> Task input:
START

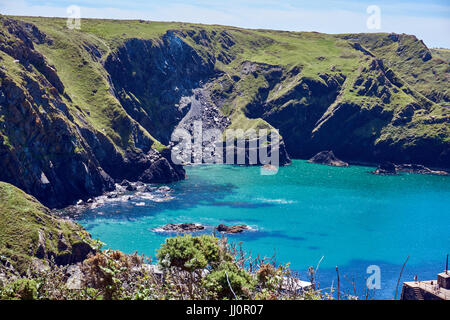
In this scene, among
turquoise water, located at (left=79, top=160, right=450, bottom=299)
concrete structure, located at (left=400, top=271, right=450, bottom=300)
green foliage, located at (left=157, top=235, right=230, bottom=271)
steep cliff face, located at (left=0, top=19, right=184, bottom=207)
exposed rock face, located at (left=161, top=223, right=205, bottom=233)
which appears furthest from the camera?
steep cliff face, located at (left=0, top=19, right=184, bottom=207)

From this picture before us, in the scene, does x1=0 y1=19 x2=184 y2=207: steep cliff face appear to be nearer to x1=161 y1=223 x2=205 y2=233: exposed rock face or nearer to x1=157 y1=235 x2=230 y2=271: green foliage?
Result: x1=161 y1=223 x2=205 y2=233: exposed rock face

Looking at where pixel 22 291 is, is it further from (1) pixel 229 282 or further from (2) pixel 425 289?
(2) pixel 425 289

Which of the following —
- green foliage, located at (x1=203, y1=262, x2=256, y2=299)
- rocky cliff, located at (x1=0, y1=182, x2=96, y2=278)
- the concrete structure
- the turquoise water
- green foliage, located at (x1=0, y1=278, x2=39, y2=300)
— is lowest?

END
START

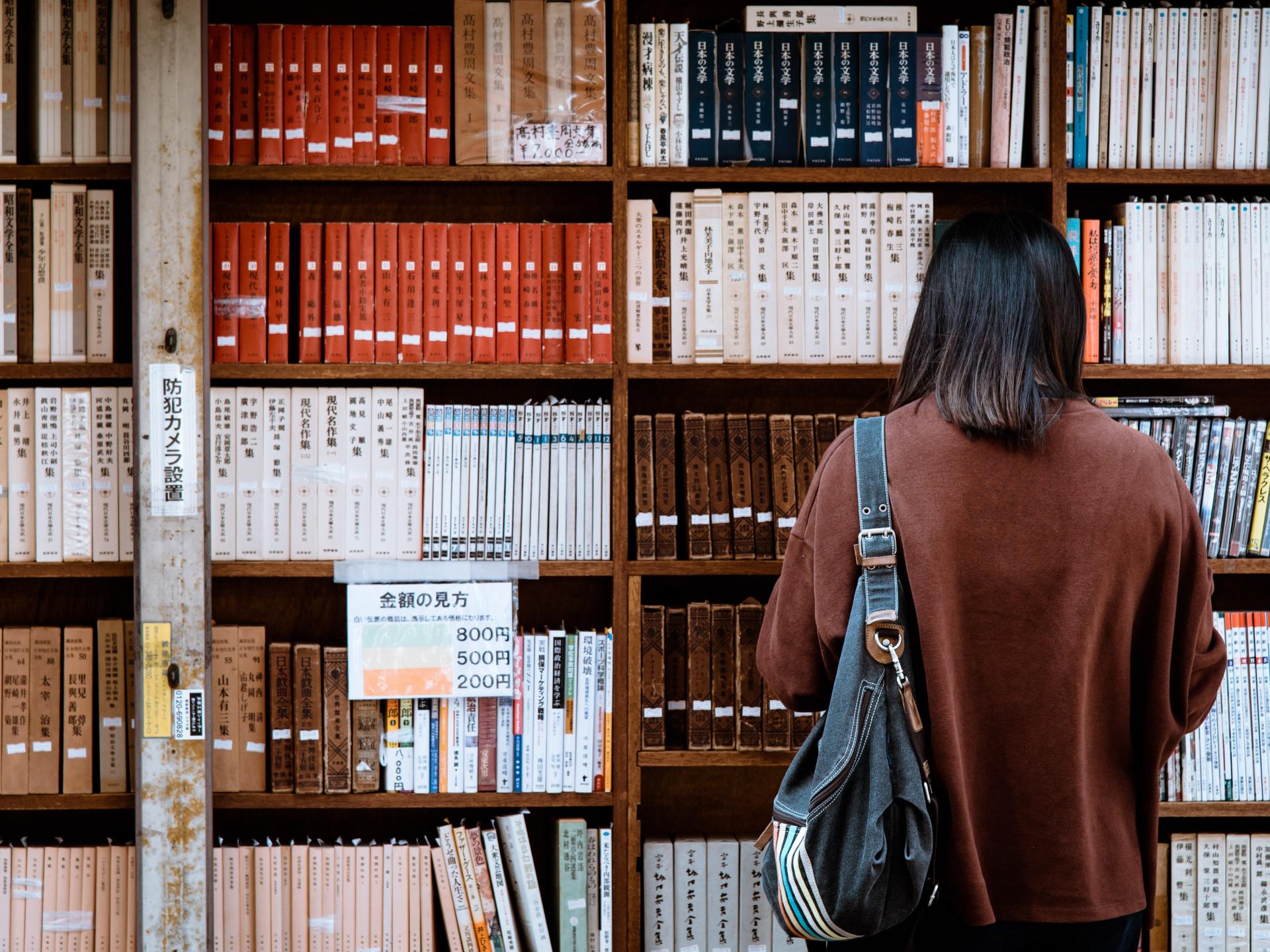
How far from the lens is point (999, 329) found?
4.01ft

END
START

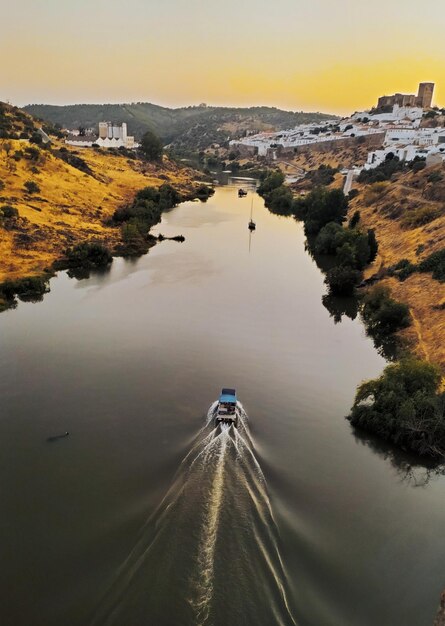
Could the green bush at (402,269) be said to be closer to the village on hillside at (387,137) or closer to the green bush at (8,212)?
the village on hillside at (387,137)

END

Can you lay out everything from the line containing "In this scene, among" down to the line containing "exposed rock face, located" in the material above as a Markdown table, with columns Row and Line, leaving out any blank lines?

| Row | Line |
|---|---|
| 1 | In this scene, among |
| 2 | turquoise water, located at (left=79, top=160, right=450, bottom=299) |
| 3 | concrete structure, located at (left=400, top=271, right=450, bottom=300) |
| 4 | green foliage, located at (left=157, top=235, right=230, bottom=271) |
| 5 | steep cliff face, located at (left=0, top=19, right=184, bottom=207) |
| 6 | exposed rock face, located at (left=161, top=223, right=205, bottom=233) |